What you are asked to do:
Filter the entries and keep only the lines where the string "recaptcha" appears.

Data for this exercise:
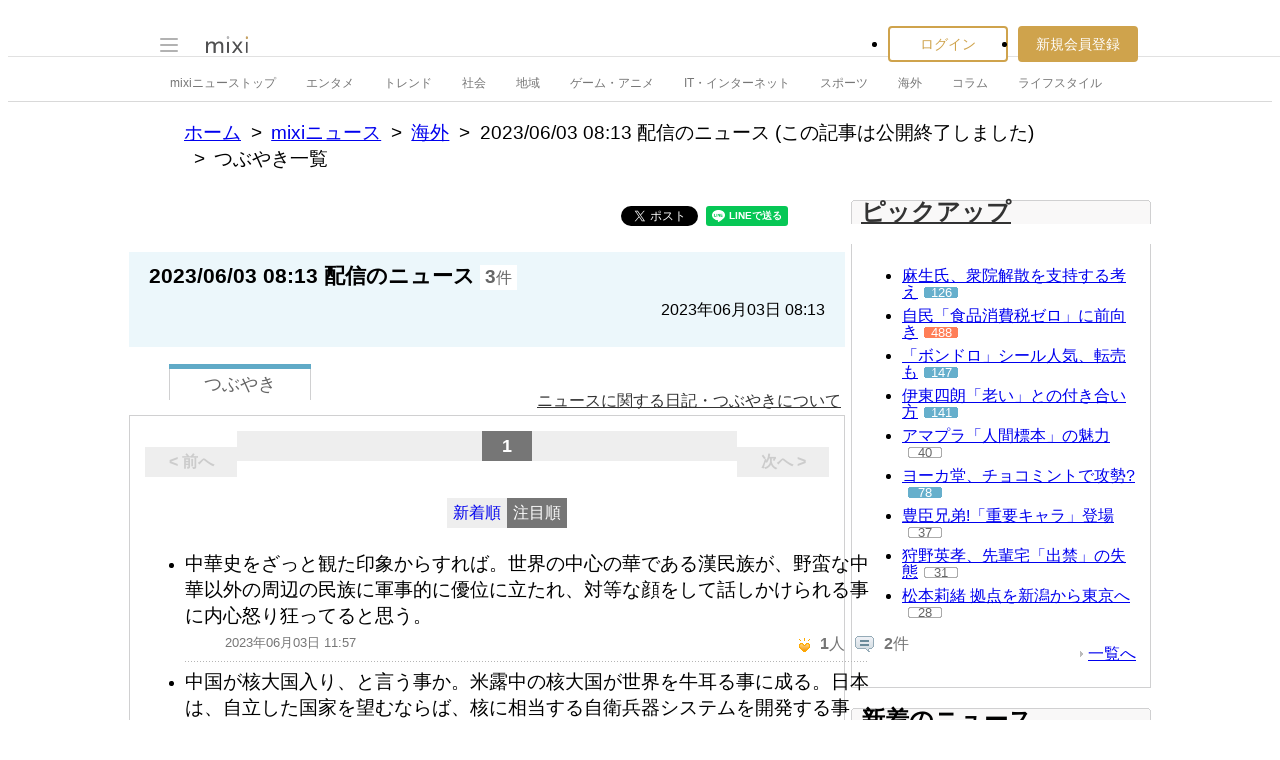

--- FILE ---
content_type: text/html; charset=utf-8
request_url: https://www.google.com/recaptcha/api2/aframe
body_size: 248
content:
<!DOCTYPE HTML><html><head><meta http-equiv="content-type" content="text/html; charset=UTF-8"></head><body><script nonce="cxh8RvACbQ00BYwSPEDmpw">/** Anti-fraud and anti-abuse applications only. See google.com/recaptcha */ try{var clients={'sodar':'https://pagead2.googlesyndication.com/pagead/sodar?'};window.addEventListener("message",function(a){try{if(a.source===window.parent){var b=JSON.parse(a.data);var c=clients[b['id']];if(c){var d=document.createElement('img');d.src=c+b['params']+'&rc='+(localStorage.getItem("rc::a")?sessionStorage.getItem("rc::b"):"");window.document.body.appendChild(d);sessionStorage.setItem("rc::e",parseInt(sessionStorage.getItem("rc::e")||0)+1);localStorage.setItem("rc::h",'1768774303807');}}}catch(b){}});window.parent.postMessage("_grecaptcha_ready", "*");}catch(b){}</script></body></html>

--- FILE ---
content_type: application/javascript; charset=utf-8
request_url: https://fundingchoicesmessages.google.com/f/AGSKWxUrsStQUz-V8VSqvoCFtUXcpL5-ehT7edJusMeVCQFrehtJr-ciakblBcWIKZZaTHyQ0QsrElD_vkzSGMJqsr4_WyrNKLbOQ2OmfPBZZU640n5ppEKhA5iBqiYH-mbCpMTB-gBl_VHmpqTsSKrm78jwrvLzX3ny_Y-rk-gH05BjrsKsPEzr52xFeFC8/_/msnpopup./ebloader./ads/cube-.ad1.nspace/satnetads.
body_size: -1289
content:
window['87b42c81-5bef-4f53-8be8-f5dccaf52c14'] = true;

Result of this exercise:
request_url: https://www.google.com/recaptcha/api2/aframe
<!DOCTYPE HTML><html><head><meta http-equiv="content-type" content="text/html; charset=UTF-8"></head><body><script nonce="cxh8RvACbQ00BYwSPEDmpw">/** Anti-fraud and anti-abuse applications only. See google.com/recaptcha */ try{var clients={'sodar':'https://pagead2.googlesyndication.com/pagead/sodar?'};window.addEventListener("message",function(a){try{if(a.source===window.parent){var b=JSON.parse(a.data);var c=clients[b['id']];if(c){var d=document.createElement('img');d.src=c+b['params']+'&rc='+(localStorage.getItem("rc::a")?sessionStorage.getItem("rc::b"):"");window.document.body.appendChild(d);sessionStorage.setItem("rc::e",parseInt(sessionStorage.getItem("rc::e")||0)+1);localStorage.setItem("rc::h",'1768774303807');}}}catch(b){}});window.parent.postMessage("_grecaptcha_ready", "*");}catch(b){}</script></body></html>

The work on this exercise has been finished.